5.2. Possible Indications for a SARS-CoV-2 Vaccine
Despite worldwide efforts, thousands of lives are still lost every day to the coronavirus disease 2019 (COVID-19) pandemic, with no end in sight
[151][45]. The development and deployment of a vaccine is essential to stop suffering and return to a normal way of living, and the scientific community has reacted accordingly, with currently more than 180 vaccines at various stages of development
[152][46]. The induction of protective immune memory could prove difficult to achieve as the antibody response toward the virus’ spike protein is very varied
[153,154,155][47][48][49]. However, similar to other respiratory viruses, severe acute respiratory syndrome coronavirus 2 (SARS-CoV-2) appears to induce an initial surge in virus-specific plasmablasts leading to an increase in the SARS-CoV-2 targeting antibody levels, followed by a decline and stabilization at a baseline.
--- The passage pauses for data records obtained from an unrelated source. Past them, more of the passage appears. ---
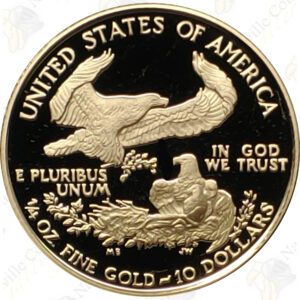 1/4 oz Proof American Gold Eagle
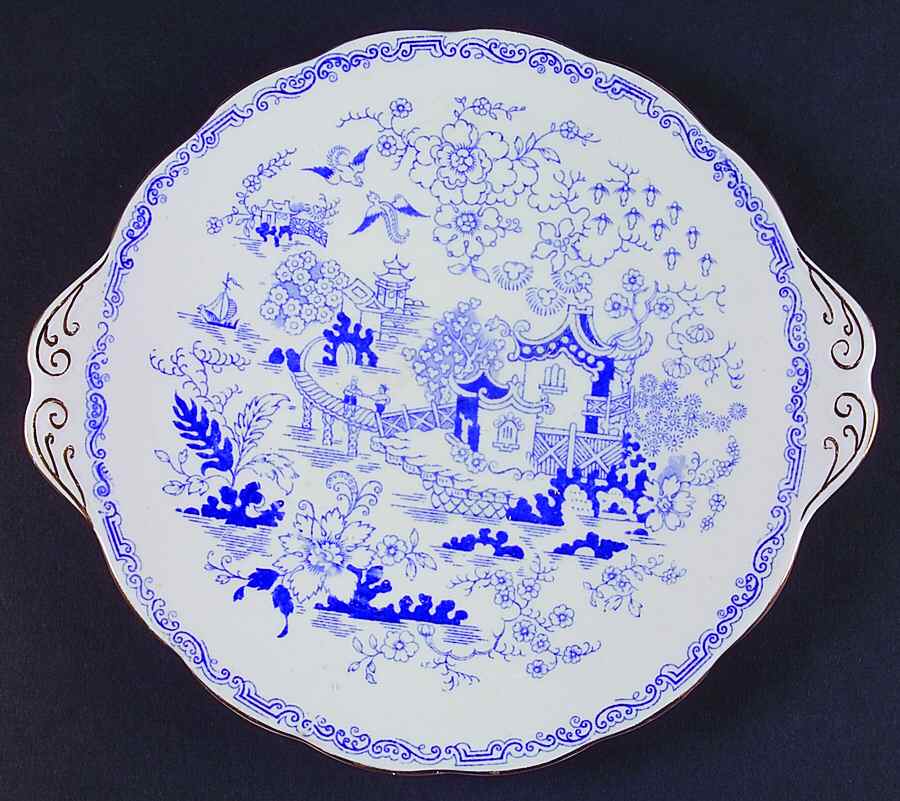 Mikado Handled Cake Plate by Royal Albert-1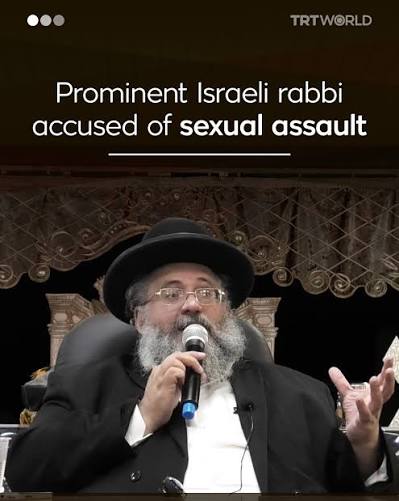 Rabbi Haim Abergel arrest Israel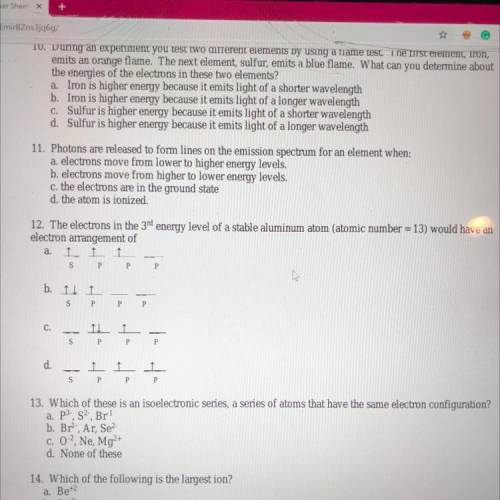 #12 PLEASE HELP IM TAKING A TIMED TEST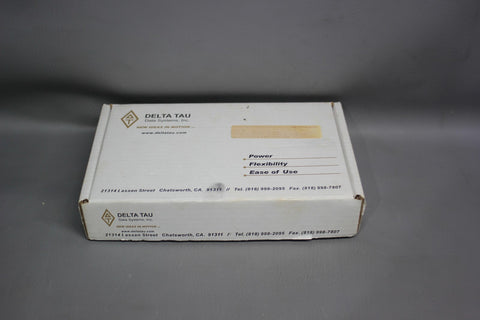 NEW DELTA TAU I/O OPTO CONTROL BOARD 603307-102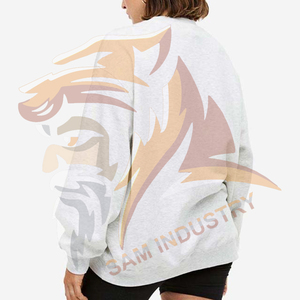 Sweat-shirts surdimensionnés personnalisables pour femmes, sweats amples pour femmes en vente en ligne - Product Image 2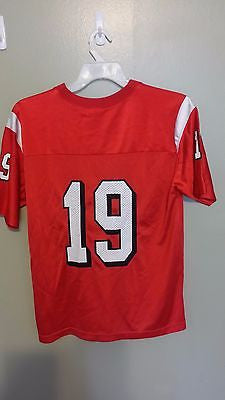 LOUISVILLE CARDINALS BIG EAST FOOTBALL JERSEY SIZE L 14-16 YOUTH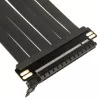 Kolink PCI Express 5.0 x16 zu x16 Riser-Kabel, 180 Grad, schwarz – 30 cm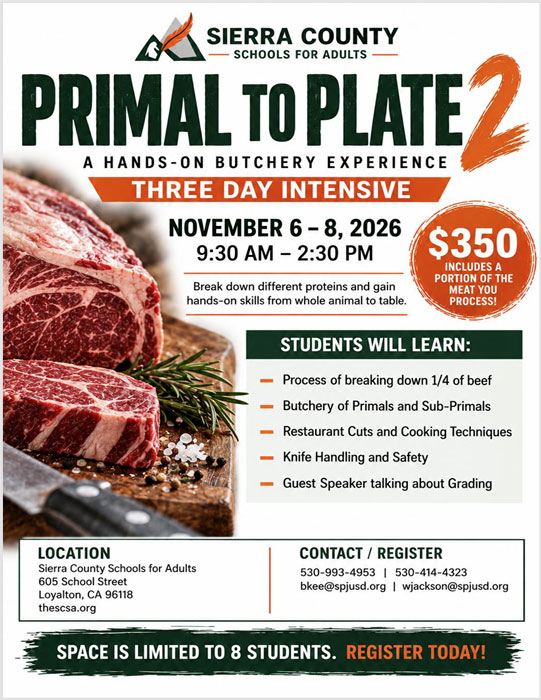 Primal to Plate Primal to Plate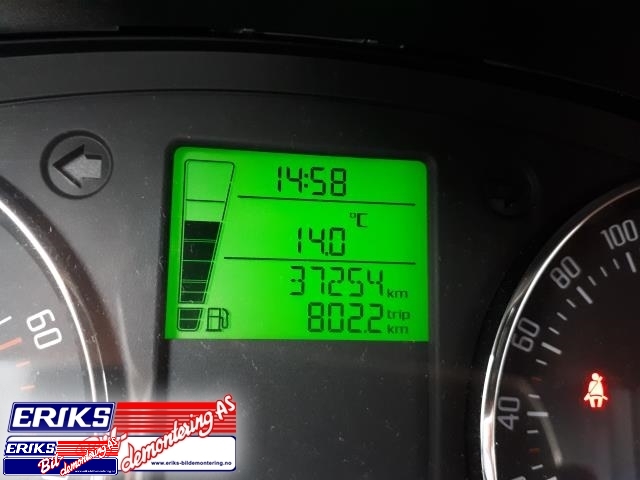 Škoda Fabia 2010-2014 (Type II, Fase 2) , Motorkode: CGPA, Girkassekode: LNR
These stabilized antibody serum levels are maintained by long-lived plasma cells and will decide if the individual is protected against re-infection
[155,156][49][50]. Indeed, studies in non-human primates (NHPs) demonstrated that neutralizing antibodies, but not T-cell responses, correlated with protection
[157][51]. Furthermore, investigating an outbreak of SARS-CoV-2 on a fishing vessel provided evidence that neutralizing antibodies protect humans from SARS-CoV-2 infection
[158][52]. While mucosal antibodies are induced by the virus
[159][53], mucosal immunity typically does not last long, whereas systemic memory can be maintained for extensive periods of time
[150][54]. All of this indicates that the induction of BM resident long-lived plasma cells is key for an effective SARS-CoV-2 vaccine. Looking at the current frontrunners for a successful SARS-CoV-2 vaccine race, two doses of a vaccine will most likely be required in order to elevate the antibody serum levels above the needed threshold
[152][46]. Additionally, booster doses might become necessary at later time points to keep up protective antibody levels. This shows that even with the enormous budgets for COVID-19 research and the modern vaccine technology applied, the induction of long-lived plasma cells can be tricky. More in-depth knowledge about their recruitment is required in order to accelerate the development of vaccines against this and subsequent pandemics.